● Directives:
(a) In the comment thread, what happens to generic type parameters in Java?
(b) Write the next part of the comment thread, picking up after its final comment.

● Text:
------------
• Me (unregistered)

    A generic comment

  • LCrawford (unregistered)

    The only time the bottom comment section would be passable if written by the original author of the top comment section, after finding it later in their own code. Both are still WTF material.

  • Simon Clarkstone (unregistered)

    There might be a point buried under all this: as I understand, C# objects whose types have parameters know what their parameters at run-time, but in Java the generic type parameters are "erased" which means that the object itself doesn't know what the type parameter is. This could matter if you were reflecting upon an list object in order to ask what its element type is: in C# you can, but in Java you can't. However, in Java there is a special case: arrays do know their element type at runtime (because that works by a mechanism unconnected to type parameters, and sometimes conflicting with them), so you can ask a Java array what type of elements it can hold, making it like a C# List in that respect.
------------
● Collected data:

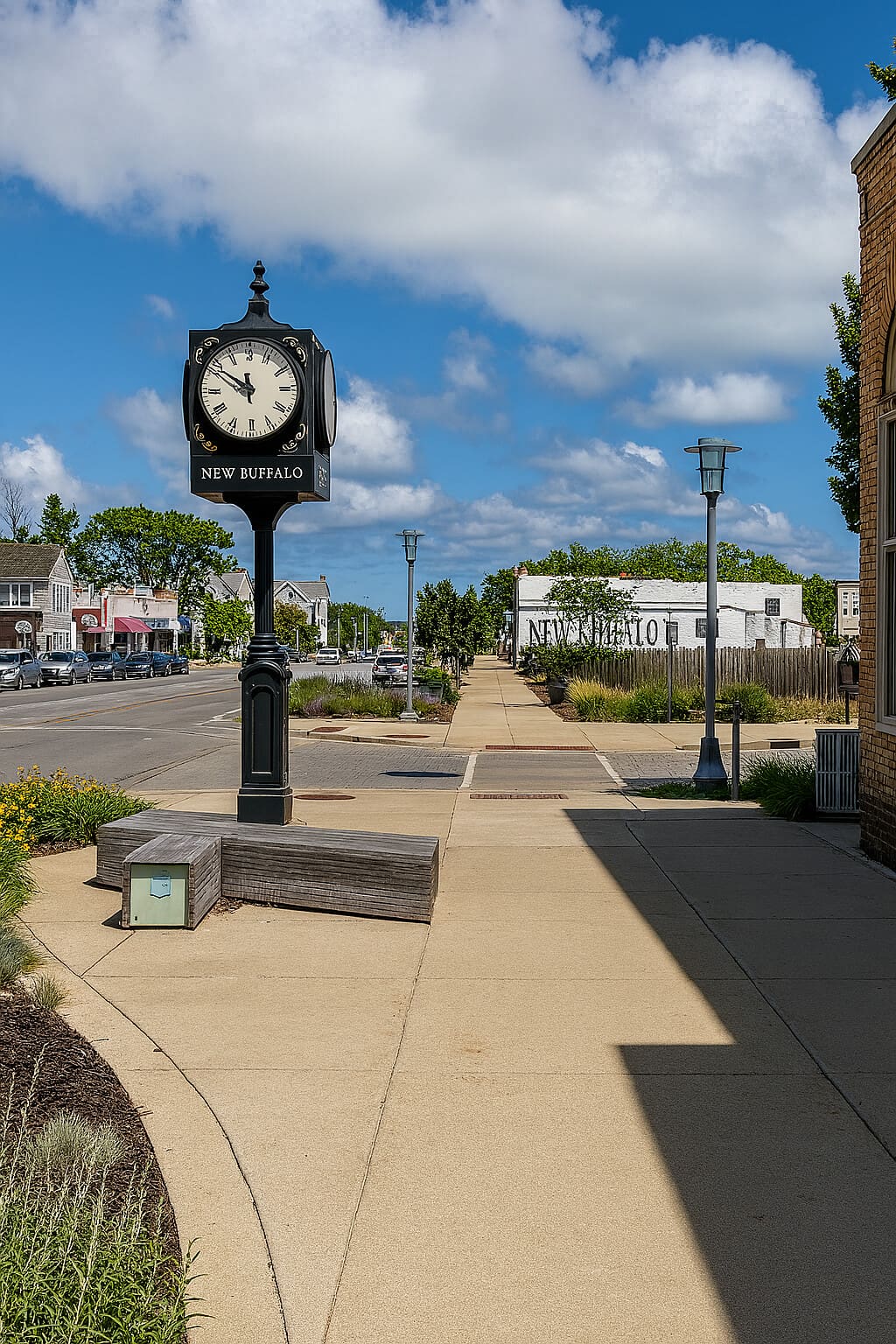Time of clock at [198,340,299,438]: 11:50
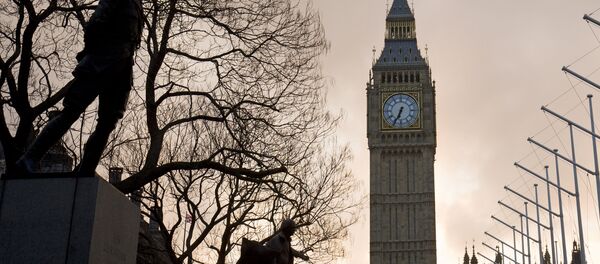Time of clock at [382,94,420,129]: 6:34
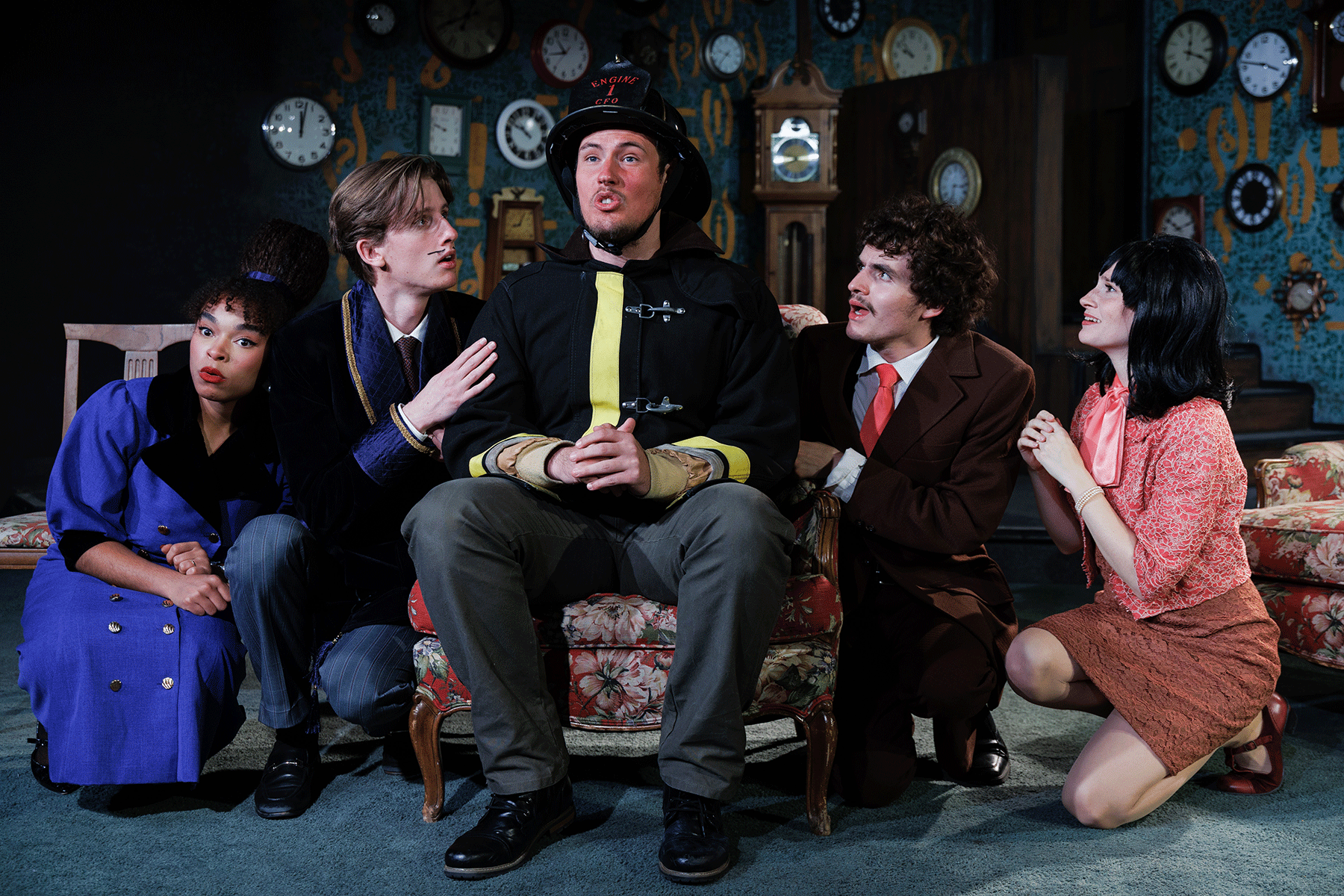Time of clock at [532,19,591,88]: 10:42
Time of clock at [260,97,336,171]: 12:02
------------
● Answers by task:
(a) They are "erased," so the object itself doesn't know what its type parameter is.

(b)
    This doesn't explain why the point was supposed to be relevant though.

  • (nodebb)

    "And what DOES Java have to do with anything?" -- ahhh, and now we are at the crux of the matter <<ducking and running>>

  • William H (unregistered)

    It might also be that author meant Javascript by Java. Not a biggie :D

  • (nodebb) in reply to Simon Clarkstone

    There might be a point buried under all this

    No.

    The situation being described is common: server server-side returns a collection of things. Not being stupid, we use a widely-supported transport mechanism (e.g. SOAP, JSON, CORBA), which loses some platform specific details, such as generics. OK so far.

    The WTF is that the programmer accepts this detail loss as something irreversible. Most of the integration libraries have various knobs and switches to control deserialization. If you want it to be a list, all you have to do is figure out how and do it. This programmer somehow feels that it is not in his power to do this and instead laments his plight in a comment.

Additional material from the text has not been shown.